- _TASK DIRECTIONS_
Begin with the line that contains "Of the church" and transcribe each line after it, up to and including the last line of the listing below.

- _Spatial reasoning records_
*****

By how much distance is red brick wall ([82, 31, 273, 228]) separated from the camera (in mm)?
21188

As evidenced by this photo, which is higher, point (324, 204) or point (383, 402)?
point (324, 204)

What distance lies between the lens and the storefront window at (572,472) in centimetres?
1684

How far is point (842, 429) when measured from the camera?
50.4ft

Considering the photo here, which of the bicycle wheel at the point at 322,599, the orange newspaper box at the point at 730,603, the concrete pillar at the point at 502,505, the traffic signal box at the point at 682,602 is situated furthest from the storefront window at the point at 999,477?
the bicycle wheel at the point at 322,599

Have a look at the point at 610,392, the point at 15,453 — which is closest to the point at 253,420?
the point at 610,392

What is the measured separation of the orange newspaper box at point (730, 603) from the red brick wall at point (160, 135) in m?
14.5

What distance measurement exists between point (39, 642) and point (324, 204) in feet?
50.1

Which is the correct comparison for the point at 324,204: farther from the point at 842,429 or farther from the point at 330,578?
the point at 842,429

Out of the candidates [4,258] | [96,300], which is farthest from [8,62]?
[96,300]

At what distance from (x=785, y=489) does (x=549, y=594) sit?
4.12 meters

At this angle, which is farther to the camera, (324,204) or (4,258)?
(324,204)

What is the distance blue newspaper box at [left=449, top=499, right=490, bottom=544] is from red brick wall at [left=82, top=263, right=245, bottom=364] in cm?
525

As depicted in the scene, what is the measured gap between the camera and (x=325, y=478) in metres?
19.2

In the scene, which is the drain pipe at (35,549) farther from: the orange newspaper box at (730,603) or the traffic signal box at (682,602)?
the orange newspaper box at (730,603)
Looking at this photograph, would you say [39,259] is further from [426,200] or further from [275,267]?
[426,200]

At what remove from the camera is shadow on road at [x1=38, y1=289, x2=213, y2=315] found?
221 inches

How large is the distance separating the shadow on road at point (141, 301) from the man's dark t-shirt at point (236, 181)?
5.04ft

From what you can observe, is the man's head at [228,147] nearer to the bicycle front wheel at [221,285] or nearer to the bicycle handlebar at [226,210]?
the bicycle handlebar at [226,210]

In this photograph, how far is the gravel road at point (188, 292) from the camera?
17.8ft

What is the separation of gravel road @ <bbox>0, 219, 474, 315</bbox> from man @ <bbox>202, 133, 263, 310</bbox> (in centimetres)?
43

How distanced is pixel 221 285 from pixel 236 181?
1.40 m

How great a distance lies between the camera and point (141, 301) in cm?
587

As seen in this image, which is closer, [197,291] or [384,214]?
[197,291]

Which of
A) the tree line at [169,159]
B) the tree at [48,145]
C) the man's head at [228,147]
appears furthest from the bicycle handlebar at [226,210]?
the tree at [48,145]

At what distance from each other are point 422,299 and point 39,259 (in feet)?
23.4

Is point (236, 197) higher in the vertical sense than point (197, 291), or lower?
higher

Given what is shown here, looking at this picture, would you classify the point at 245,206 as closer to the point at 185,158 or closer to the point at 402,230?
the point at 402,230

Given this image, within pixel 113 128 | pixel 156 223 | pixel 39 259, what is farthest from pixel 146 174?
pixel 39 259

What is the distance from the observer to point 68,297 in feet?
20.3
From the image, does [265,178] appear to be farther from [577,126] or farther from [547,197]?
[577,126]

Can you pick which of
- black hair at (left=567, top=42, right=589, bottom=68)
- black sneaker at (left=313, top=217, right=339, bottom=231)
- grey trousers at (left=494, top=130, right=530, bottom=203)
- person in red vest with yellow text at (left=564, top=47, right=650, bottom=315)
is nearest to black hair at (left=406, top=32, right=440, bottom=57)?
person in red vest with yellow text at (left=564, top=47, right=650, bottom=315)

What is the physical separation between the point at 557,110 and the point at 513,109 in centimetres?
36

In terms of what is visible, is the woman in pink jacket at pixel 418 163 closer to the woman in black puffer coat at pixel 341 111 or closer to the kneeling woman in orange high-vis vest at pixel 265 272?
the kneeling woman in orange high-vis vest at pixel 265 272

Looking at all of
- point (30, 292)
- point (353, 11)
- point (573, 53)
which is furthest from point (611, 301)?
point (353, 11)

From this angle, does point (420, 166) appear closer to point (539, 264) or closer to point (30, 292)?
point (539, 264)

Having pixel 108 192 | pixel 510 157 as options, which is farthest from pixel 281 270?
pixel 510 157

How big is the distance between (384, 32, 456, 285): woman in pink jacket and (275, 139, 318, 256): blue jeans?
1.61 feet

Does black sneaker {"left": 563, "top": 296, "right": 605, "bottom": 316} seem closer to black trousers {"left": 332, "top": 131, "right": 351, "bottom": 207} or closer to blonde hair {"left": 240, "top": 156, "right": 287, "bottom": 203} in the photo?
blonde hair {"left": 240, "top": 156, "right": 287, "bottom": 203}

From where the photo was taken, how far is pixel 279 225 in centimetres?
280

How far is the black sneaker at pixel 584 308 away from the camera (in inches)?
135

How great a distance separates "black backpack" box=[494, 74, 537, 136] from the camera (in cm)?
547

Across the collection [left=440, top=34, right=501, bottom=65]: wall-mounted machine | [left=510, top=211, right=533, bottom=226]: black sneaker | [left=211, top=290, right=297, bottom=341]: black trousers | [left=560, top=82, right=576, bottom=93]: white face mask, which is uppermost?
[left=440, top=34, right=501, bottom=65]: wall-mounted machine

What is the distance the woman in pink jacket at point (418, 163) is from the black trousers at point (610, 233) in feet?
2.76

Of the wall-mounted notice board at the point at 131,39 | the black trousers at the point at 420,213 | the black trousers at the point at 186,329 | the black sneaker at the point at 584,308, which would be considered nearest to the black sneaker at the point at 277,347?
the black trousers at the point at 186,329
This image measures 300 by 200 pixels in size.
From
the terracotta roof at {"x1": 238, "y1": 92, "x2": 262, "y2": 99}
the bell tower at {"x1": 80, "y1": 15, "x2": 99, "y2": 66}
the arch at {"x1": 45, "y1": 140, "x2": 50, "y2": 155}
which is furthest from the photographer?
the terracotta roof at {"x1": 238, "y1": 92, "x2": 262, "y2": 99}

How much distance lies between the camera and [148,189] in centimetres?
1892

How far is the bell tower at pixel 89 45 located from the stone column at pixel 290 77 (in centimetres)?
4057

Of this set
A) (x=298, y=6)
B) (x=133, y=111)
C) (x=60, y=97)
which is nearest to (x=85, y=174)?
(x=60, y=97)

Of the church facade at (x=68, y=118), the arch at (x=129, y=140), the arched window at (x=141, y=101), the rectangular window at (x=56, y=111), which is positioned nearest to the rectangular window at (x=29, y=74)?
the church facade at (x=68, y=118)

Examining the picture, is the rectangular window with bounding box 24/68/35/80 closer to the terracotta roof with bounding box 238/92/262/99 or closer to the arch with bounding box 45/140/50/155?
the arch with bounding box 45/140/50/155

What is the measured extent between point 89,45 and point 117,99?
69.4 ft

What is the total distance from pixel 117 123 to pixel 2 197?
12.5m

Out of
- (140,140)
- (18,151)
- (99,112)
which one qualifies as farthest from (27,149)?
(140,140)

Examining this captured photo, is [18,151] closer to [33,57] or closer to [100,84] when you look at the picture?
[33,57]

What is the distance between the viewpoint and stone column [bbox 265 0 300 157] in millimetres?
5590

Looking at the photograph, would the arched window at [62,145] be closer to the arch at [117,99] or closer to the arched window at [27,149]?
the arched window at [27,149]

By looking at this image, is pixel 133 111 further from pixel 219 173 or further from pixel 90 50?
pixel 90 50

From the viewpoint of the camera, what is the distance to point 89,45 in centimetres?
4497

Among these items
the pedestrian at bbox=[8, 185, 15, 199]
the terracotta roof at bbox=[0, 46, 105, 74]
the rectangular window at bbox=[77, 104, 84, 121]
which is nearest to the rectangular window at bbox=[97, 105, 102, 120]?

*****

- _TASK RESULT_
Of the church facade at (x=68, y=118), the arch at (x=129, y=140), the arched window at (x=141, y=101), the rectangular window at (x=56, y=111), which is positioned nearest to the rectangular window at (x=29, y=74)?
the church facade at (x=68, y=118)

Examining the picture, is the rectangular window with bounding box 24/68/35/80 closer to the terracotta roof with bounding box 238/92/262/99 or closer to the arch with bounding box 45/140/50/155?
the arch with bounding box 45/140/50/155

What is the measured extent between point 89,45 and point 117,99?
69.4 ft

What is the total distance from pixel 117 123 to pixel 2 197?
12.5m

Out of
- (140,140)
- (18,151)
- (99,112)
which one qualifies as farthest from (27,149)?
(140,140)

Examining this captured photo, is [18,151] closer to [33,57] or closer to [100,84] when you look at the picture?
[33,57]

What is the distance between the viewpoint and stone column [bbox 265 0 300 157] in millimetres?
5590

Looking at the photograph, would the arched window at [62,145] be closer to the arch at [117,99] or closer to the arched window at [27,149]?
the arched window at [27,149]

By looking at this image, is pixel 133 111 further from pixel 219 173 or further from pixel 90 50?
pixel 90 50

From the viewpoint of the camera, what is the distance to point 89,45 in centimetres?
4497

Among these items
the pedestrian at bbox=[8, 185, 15, 199]
the terracotta roof at bbox=[0, 46, 105, 74]
the rectangular window at bbox=[77, 104, 84, 121]
which is nearest to the rectangular window at bbox=[97, 105, 102, 120]?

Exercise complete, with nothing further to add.